---
name: "cost-audit"
description: "**DEFAULT for cost analysis spanning LLM tokens, cloud spend, and database query cost — produces a ranked findings list with monthly $-cost estimate, severity, and remediation suggestion per item.** Different from /auditor (general single-concern auditor — this skill is specifically cost-focused with $-amount evidence), /performance-pass (latency, not $-spend), /supply-chain-hardening (dependency security, not cost). Triggers: 'cost audit, llm cost, cloud cost, expensive query, n+1, runaway tokens, save money, hot path spending'."
when_to_use: "Use when the team wants to understand where money is leaking — LLM tokens in hot paths, cloud resources that aren't trimmed, N+1 query patterns, unbatched API calls. Dispatches data-analyst agent."
argument-hint: "[scope|focus: llm|cloud|db|all]"
tier: "specialist"
aliases: ["cost-analysis", "spend-audit", "llm-cost-audit"]
disable-model-invocation: true
output_style: "evidence-led"
allowed-tools: "Read, Grep, Glob, Bash, Agent"
---

# Cost Audit

Apply discipline per `${CLAUDE_PLUGIN_ROOT}/_shared/DISCIPLINE.md` (covers `$ARGUMENTS` handling, evidence, validation, and safety).

## Distinctive judgment

Cost analysis without $-amount evidence is hand-waving. Every finding must include a monthly-cost estimate (even if rough) so engineering can prioritize against effort. Three sub-domains differ: LLM (token waste), cloud (untrimmed resources), DB (query patterns). Each needs its own evidence vocabulary.

## First signals to inspect

- Cloud billing line items (top 5 services by spend)
- LLM call sites: model selection, max_tokens, cache-hit ratio
- Database slow-query log; N+1 patterns; missing indexes
- Hot-path call counts (which functions invoke LLM/cloud/db)
- Cost reports from the last 30/60/90 days

## Failure modes specific to this lane

- Generic 'reduce cost' advice with no monthly-$ estimate
- Optimizing the wrong axis (latency-tuning when the cost driver is volume)
- Recommending model downgrades without quality measurement
- Missing the N+1 pattern because individual queries look cheap
- Audit limited to LLM when DB is the real cost driver

## Workflow

1. Identify scope (LLM / cloud / db / all).
2. For LLM: enumerate call sites; estimate monthly tokens × per-token cost.
3. For cloud: top 5 billing lines; identify untrimmed / overprovisioned.
4. For DB: slow-query log; N+1 detection; missing-index detection.
5. Rank findings by monthly-$ impact × effort-to-fix.
6. Surface systemic patterns (e.g., 'all LLM calls use max_tokens=4096 even when 512 would do').

## Validation

Every finding has a $-amount estimate and remediation.

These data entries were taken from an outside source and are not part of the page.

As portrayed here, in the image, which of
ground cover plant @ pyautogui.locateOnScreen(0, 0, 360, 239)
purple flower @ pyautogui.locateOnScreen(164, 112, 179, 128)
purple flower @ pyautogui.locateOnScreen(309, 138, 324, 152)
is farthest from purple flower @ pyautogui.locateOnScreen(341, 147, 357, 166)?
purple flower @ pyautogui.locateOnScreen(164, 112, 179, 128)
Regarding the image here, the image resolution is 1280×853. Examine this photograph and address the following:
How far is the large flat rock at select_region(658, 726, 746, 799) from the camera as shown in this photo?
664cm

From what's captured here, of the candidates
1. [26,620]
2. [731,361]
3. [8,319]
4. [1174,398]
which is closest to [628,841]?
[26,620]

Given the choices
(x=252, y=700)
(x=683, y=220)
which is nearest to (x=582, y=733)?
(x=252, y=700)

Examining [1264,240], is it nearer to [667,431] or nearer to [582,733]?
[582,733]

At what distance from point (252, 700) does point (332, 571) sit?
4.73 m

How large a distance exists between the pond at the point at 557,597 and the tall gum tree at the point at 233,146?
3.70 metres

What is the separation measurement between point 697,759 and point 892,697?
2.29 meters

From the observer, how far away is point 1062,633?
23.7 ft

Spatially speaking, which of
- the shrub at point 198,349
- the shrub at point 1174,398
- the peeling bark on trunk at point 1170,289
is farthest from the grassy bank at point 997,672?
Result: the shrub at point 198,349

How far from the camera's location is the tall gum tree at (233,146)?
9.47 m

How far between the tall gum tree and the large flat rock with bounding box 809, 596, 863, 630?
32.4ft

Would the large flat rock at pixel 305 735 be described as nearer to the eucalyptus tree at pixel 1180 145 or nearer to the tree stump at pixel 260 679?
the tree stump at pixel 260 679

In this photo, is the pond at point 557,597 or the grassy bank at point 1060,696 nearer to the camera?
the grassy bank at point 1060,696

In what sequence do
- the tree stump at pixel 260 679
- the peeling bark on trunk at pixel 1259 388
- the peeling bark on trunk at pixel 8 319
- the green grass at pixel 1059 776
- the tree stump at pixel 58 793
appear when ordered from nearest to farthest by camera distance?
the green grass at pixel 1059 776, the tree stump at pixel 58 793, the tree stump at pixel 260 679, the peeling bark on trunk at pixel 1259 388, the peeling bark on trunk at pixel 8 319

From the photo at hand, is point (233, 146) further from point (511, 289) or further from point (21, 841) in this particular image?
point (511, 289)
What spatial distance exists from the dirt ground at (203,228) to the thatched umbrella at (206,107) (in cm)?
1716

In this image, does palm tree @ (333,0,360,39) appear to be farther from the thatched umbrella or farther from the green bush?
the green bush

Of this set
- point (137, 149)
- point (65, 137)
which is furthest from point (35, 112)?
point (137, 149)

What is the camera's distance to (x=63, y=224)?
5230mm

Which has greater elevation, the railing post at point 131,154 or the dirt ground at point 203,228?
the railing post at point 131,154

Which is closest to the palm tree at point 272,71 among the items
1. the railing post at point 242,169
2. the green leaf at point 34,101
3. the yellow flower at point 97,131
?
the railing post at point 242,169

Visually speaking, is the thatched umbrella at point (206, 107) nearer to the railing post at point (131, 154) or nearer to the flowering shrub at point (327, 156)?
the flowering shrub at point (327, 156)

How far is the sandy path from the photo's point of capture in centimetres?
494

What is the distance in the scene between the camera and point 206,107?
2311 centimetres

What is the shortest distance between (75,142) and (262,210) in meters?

No finding without dollars.

## Output contract

Schema below + `${CLAUDE_PLUGIN_ROOT}/_shared/OUTPUT-CONTRACT.md` + `evidence-led` style.

```yaml
schema:
  - field: Scope + Focus
    type: section
    required: true
    evidence_rule: "none"
  - field: Findings
    type: section
    required: true
    evidence_rule: "none"
  - field: Systemic Patterns
    type: section
    required: true
    evidence_rule: "none"
  - field: Recommended Sequencing
    type: section
    required: true
    evidence_rule: "none"
  - field: Expected Savings
    type: section
    required: true
    evidence_rule: "none"
```

Scope + Focus | Findings (file:line + monthly-$ + severity) | Systemic Patterns | Recommended Sequencing | Expected Savings

## Subagent delegation

Dispatch data-analyst agent for cost-data interpretation. Pair with /performance-pass if latency improvements would also help cost.

## V4 aliases

This skill answers to V4 names: `cost-analysis`, `spend-audit`, `llm-cost-audit`. The router resolves them to `cost-audit` and notes the alias in its response.